• **Consignes de l'exercice**
1) Dans l'extrait choisi, quelles forces sont qualifiées de strictement répressives ?
2) Les affirmations suivantes concordent-elles avec l'extrait choisi ? Répondez par oui ou non et citez les mots décisifs du texte.
(a) La citation placée en tête est attribuée à Zo D'Axa et datée de 1892.
(b) La conspiration dont parlent les boutiquiers est présentée comme nouvelle.
(c) Le texte affirme que la répression se réduit au bras armé de la domination.
3) Reproduisez fidèlement le passage de l'extrait choisi qui commence à « les assises de » et se termine à « plaines de l’absurde. ».

• **Extrait choisi**
========

Il n’y a pas la moindre erreur, on veut saper

les assises de nos monuments séculaires,

nous sommes en face d’un nouveau complot.

Allons, allons, braves boutiquiers !

vous errez aux plaines de l’absurde.

Songez un peu que la conspiration dont

vous parlez n’est pas nouvelle ;

s’il s’agit de jeter bas les édifices vermoulus

de la société que nous haïssons,

il y a longtemps que cela se prépare.

C’est notre complot de toujours. »

Zo D’Axa, 1892

 

Comment ça, la répression ?

Nous vivons dans un monde où toute structure de la société, tout mécanisme, tout rapport social a aussi une fonction répressive. On n’aurait guère de problèmes à démontrer que les forces strictement répressives (la police, l’armée, la Justice et ses prisons) ne sont en effet qu’une petite colline face à la montagne de l’ensemble de la société oppressante. Si l’on définit la répression comme le mouvement qui nous empêche, nous décourage et nous punit de faire des choses qui risquent d’ébranler l’ordre économique, social et moral, il est facile de percevoir comment toutes les institutions démocratiques empêchent l’auto-organisation sociale, comment l’idéal d’un amour en camisole décourage des liens affectifs sans brides et comment l’économie punit toute tentative de bannir l’argent hors de sa vie. Ainsi, la répression ne saurait être réduite au seul bras armé de la domination, même au moment où celui-ci frappe à la porte des subversifs.

========

• **Données enregistrées**
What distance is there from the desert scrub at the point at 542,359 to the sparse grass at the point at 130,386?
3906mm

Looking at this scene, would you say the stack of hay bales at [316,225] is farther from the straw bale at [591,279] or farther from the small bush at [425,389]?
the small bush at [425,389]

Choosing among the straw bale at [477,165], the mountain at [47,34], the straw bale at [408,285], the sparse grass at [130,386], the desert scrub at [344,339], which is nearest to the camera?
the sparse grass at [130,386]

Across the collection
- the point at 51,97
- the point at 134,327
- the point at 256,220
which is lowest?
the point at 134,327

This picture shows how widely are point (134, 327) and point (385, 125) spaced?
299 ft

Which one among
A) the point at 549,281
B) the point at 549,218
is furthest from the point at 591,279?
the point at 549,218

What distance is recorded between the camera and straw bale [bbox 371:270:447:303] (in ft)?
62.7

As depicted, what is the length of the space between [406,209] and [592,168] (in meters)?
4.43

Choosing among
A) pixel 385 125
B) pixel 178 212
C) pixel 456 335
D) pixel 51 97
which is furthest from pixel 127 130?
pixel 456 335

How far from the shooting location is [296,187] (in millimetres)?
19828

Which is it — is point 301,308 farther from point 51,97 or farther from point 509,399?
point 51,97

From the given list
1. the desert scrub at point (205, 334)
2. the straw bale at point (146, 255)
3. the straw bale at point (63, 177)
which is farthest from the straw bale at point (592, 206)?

========

• **Réponses par consigne**
1) La police, l'armée, la Justice et ses prisons.

2)
(a) Oui : « Zo D’Axa, 1892 »
(b) Non : « la conspiration dont vous parlez n’est pas nouvelle »
(c) Non : « la répression ne saurait être réduite au seul bras armé de la domination »

3)
les assises de nos monuments séculaires,

nous sommes en face d’un nouveau complot.

Allons, allons, braves boutiquiers !

vous errez aux plaines de l’absurde.